Labour doesn’t need a Leader; We need a plan.

Labour doesn't need a Leader We need a plan

The Labour party just suffered a major defeat and lost the leadership of Jeremy Corbyn.

All kinds of people out there are trying to cast a judgement on why this happened but we all know it comes down to being a remain party that would not honour the result of the referendum in the eyes of millions of traditional Labour voters in the North. I say that as a remainer currently forced to eat humble pie.

I’m from Carlisle and something of a traveller having lived in seven of the constituencies across this region; Copeland, Penrith, Carlisle, Newcastle, Durham, Middlesbrough and Scarborough. I have friends in every constituency labour party across the region and have volunteered in some capacity for Labour in each of them. These factors provide me with a unique advantage in judging why our core voters across this region left us.

I must admit though, I did not call it. I expected the Brexit Party to run against Boris and split the Tory vote like they did Labours resulting in another hung parliament. The only person who’s judgment was perfect on this was Labours Chairperson Ian Lavery MP who warned within the leaderships Londoncentric bubble that a remain position would lose these seats that have been taken for granted for decades.

Londoncentricity is ultimately what lost the north over the last few decades with Brexit coming along in 2019 to push them over the edge. Many analysts have explained these last few days the Labour vote has degraded almost linearly as leader after leader has taken them for granted over-ruling the local members and spring boarding in candidates with no local connection such as David Milliband and Tony Blair. After visiting Carlisle Liam Lavery (A party volunteer at the time) asked me how the city was not Labour describing it as “The most Labour city” he had ever been in.

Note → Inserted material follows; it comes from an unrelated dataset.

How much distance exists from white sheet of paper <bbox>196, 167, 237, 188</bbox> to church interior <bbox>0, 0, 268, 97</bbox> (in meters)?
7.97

In northern towns the idea that working class voters should have some affinity to Labour is long gone. This was obvious in 2015 when the voters told the establishment “They’re all the same”. Labours refusal to “Get Brexit Done” was the final straw and sent enough Labour voters elsewhere to give Boris the largest Tory majority since Thatcher.

Even Boris Johnson has had the humility to recognise what happened thanking northerners for “borrowing” him their vote.

Now the Party is scrambling around for a leader as if we are about to fight another general election forgetting we are five years away and could reasonably have two or three leaders by then. We need to calm down. We have a lot of time to get this right. Any leader selected now will ultimately be blamed for Brexit and every negative that comes with it. I can hear the critics now complaining that Rebecca Long-Bailey didn’t provide an effective opposition… Having no leader would be the best option for a while but the membership is desperate for leadership and so I propose a different approach.

The Party National Executive Committee could in theory appoint somebody to lead in the interim period whilst we decide on how to select a new leader more permanently. Whilst we lick our wounds from the general election its important that we are looking ahead to whats around the corner. In May we will have Local Elections which will be our first chance to say to those disillusioned voters that we are listening and ask them to come back. That will be only eight weeks after Jeremy Corbyn stands down and a potentially fractious leadership race ensues. If Labour looks divided entering into the Local elections it could spell disaster at the time we need results that inspire confidence. It therefore makes perfect sense to wait until after the May elections to begin a Leadership race.

But who will fill the leadership vacuum? We need some sort of leadership now and have no deputy. However, we have a Chairperson. Ian Lavery is the one MP who warned of what was happening. A Champion for the North who has appeal in every seat we need to win back. The people in these northern towns have gave us a clear message that they want to be listened to and they want to be represented by one of their own. A working-class miner, Northerner and Brexiter, with Ian at the helm we Labour can change the current trajectory. The win we are looking for is an increased vote share and Councillors in each of the northern heartland constituencies we just lost. That’s what we will point to and celebrate.

After May we will be well placed for an eight-week leadership race and will have had some time to see which of the contenders can campaign, show leadership and stick to the theme of our universally loved manifesto.

After this we ought to hold a separate eight-week deputy leadership race ending on the first day of conference. The time will have provided the membership with a chance to work out which of the candidates are best placed to work with and support the new leader learning from our mistakes in 2015.

So that’s the plan which I propose. Managed well this will give us ten months of positive press instead of falling into chaos in the new year.

We still stand on the dawn of a wonderful socialist revolution in Great Britain. It’s just going to take a little longer.